The HPB said food operators had expressed initial concern that the new rules would raise their operating costs, but that manufacturers had managed to leverage on a new processing method to make low trans-fat oils. “Although there are costs incurred, these are one-off and not substantial,” said Dr Grace Soon, chief nutritionist at HPB’s Centre of Excellence for Nutrition. She said the costs would largely be absorbed at the manufacturers’ level. Take, for example, Benzene International, which imports oils and fats from countries like Malaysia and Indonesia to package them for sale. The company’s managing director Narayanan Ellango said he may have to order tests for each batch of oil products he imports as a precaution. “The tests are not troublesome but they will cost money,” said Mr Ellango, who estimated that each round of testing may cost the company up to $1,000. Hawker Paul Liew, who cooks up seafood dishes at his stall in Alexandra Village, is not sure yet if his costs will go up. His top concern is the quality of the healthier oils he will have to use. “If the quality is not good, the oil will turn black after two or three fryings. We will have to change the oil more often.”
What is trans-fat?
TRANS-FAT comes about when vegetable oils undergo the chemical process of hydrogenation to make them remain solid at room temperature and easier to handle. This kind of fat is bad for the body because of its double-whammy on cholesterol levels: It increases the amount of “bad” cholesterol in the blood while decreasing “good” cholesterol levels. Partially hydrogenated soya bean oil is the main source of such fats. Margarine, shortening and cooking oil account for up to 70 per cent of trans-fat Singaporeans eat on average.
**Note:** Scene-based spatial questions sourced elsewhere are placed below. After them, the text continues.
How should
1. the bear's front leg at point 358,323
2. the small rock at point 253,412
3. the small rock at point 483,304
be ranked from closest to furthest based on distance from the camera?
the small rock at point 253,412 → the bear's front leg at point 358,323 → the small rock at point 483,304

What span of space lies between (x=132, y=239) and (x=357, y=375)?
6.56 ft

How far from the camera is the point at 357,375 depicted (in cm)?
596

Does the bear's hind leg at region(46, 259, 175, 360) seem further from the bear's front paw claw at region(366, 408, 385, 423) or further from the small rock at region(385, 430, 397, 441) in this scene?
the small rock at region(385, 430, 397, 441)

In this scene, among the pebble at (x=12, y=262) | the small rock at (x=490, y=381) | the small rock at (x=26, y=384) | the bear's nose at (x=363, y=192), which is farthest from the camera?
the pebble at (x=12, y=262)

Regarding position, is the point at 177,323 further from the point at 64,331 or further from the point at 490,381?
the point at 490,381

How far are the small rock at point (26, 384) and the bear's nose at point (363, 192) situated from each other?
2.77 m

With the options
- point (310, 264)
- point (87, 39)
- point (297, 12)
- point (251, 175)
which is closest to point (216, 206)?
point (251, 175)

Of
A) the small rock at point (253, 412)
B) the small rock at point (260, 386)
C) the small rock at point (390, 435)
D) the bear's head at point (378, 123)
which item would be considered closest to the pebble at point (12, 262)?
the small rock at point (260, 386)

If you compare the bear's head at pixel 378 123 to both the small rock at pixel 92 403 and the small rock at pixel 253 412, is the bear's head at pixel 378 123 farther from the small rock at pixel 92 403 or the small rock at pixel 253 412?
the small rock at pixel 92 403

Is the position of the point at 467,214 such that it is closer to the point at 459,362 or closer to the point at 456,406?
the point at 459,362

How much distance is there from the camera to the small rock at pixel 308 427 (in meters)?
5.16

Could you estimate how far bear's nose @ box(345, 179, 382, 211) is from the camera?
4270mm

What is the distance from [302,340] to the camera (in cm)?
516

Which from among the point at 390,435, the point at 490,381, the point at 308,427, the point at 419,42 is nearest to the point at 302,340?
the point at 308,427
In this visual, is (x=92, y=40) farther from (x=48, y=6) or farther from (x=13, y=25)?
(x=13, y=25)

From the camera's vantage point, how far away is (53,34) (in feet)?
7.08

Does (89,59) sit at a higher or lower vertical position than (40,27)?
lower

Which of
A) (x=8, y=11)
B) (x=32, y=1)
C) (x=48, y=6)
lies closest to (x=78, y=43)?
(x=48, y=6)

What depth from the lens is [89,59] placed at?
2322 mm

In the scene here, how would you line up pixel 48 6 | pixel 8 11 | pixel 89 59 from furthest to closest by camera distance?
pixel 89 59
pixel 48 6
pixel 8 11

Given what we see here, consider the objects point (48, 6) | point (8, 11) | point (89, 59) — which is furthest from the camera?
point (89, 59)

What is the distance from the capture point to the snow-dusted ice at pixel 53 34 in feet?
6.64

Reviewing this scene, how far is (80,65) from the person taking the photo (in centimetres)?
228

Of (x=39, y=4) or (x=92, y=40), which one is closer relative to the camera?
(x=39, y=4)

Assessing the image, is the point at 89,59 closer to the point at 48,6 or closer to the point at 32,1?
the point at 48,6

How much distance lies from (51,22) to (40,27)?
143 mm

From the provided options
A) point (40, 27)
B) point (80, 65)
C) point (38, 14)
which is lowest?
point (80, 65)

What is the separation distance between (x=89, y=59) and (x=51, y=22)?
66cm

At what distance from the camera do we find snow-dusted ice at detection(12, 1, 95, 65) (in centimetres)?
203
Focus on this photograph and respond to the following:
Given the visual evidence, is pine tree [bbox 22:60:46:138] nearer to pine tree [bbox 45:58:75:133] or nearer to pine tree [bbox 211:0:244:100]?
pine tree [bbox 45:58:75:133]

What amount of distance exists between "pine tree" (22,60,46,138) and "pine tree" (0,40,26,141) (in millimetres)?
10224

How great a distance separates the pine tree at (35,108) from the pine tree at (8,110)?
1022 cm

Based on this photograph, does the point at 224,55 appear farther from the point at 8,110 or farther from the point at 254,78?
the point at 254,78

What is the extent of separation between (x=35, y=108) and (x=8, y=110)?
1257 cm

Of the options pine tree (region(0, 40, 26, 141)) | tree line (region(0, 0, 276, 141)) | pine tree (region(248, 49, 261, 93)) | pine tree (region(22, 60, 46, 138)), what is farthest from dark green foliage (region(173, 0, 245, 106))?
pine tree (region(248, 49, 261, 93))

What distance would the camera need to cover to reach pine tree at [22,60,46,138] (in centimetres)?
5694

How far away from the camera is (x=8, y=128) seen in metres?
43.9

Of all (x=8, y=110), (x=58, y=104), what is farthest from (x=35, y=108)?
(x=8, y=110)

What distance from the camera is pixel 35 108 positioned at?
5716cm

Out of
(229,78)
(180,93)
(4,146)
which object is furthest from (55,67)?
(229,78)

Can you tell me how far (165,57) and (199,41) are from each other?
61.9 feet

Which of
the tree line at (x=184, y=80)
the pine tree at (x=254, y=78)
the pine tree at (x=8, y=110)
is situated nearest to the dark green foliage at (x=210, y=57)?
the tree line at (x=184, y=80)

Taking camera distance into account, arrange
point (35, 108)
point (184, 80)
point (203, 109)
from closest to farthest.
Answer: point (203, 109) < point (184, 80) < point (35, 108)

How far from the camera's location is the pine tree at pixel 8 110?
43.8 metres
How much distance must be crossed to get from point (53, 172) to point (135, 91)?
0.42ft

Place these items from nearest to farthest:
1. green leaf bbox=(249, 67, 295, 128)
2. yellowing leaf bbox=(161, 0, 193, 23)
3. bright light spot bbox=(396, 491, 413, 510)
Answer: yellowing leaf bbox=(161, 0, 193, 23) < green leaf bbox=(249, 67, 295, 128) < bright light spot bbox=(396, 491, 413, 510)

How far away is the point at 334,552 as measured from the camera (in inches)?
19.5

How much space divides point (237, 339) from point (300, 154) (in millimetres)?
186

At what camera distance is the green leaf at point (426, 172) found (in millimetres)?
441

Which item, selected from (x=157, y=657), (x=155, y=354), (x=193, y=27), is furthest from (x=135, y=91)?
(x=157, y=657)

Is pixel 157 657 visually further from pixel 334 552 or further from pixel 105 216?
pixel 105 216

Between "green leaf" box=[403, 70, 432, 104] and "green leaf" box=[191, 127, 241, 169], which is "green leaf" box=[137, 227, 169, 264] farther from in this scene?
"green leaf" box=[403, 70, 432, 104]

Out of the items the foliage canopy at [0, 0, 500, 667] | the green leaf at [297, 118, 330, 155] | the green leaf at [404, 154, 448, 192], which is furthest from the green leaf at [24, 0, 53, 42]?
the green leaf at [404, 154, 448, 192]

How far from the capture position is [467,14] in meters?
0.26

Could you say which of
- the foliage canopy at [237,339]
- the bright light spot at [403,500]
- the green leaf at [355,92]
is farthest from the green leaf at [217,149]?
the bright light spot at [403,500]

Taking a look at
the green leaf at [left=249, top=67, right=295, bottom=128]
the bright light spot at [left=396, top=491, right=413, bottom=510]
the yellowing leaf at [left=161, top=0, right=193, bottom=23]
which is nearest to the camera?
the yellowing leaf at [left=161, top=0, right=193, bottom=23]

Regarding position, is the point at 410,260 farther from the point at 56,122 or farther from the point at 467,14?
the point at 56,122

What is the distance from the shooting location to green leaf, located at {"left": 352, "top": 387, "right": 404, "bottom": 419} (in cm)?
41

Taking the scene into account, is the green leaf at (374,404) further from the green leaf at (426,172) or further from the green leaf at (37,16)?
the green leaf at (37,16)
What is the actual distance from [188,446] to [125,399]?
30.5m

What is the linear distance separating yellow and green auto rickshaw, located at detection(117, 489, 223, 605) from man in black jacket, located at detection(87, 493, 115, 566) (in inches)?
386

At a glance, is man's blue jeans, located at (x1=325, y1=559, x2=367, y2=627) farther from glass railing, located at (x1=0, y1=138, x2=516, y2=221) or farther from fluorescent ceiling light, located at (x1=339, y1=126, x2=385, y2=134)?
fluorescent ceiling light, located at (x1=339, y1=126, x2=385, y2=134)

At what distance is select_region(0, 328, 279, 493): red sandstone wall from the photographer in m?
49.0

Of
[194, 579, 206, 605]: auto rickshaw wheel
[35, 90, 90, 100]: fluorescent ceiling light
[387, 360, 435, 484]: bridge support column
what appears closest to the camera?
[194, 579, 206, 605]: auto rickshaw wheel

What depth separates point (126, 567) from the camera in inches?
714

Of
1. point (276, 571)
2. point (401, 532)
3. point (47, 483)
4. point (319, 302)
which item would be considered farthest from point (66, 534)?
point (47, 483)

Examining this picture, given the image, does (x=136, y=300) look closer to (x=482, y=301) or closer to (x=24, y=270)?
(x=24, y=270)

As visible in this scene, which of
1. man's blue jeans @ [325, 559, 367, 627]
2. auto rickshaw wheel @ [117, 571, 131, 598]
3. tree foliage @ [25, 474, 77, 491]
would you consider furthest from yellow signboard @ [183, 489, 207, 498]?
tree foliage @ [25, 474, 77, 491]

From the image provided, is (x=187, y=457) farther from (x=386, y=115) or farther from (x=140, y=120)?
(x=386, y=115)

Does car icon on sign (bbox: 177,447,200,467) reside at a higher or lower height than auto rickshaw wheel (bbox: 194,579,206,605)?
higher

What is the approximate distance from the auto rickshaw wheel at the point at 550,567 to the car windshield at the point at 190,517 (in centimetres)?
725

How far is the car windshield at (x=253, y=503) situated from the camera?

Studies have shown that consuming an additional 4g of trans-fat every day leads to a 23 per cent increase in the risk of coronary heart disease. The World Health Organisation has described trans-fat as an industrial additive that has “no demonstrable health benefits and poses clear risks to human health”. Other than trans-fat, saturated fats also raise one’s risk of heart disease. They are mostly found in animal fats, such as cheese and butter.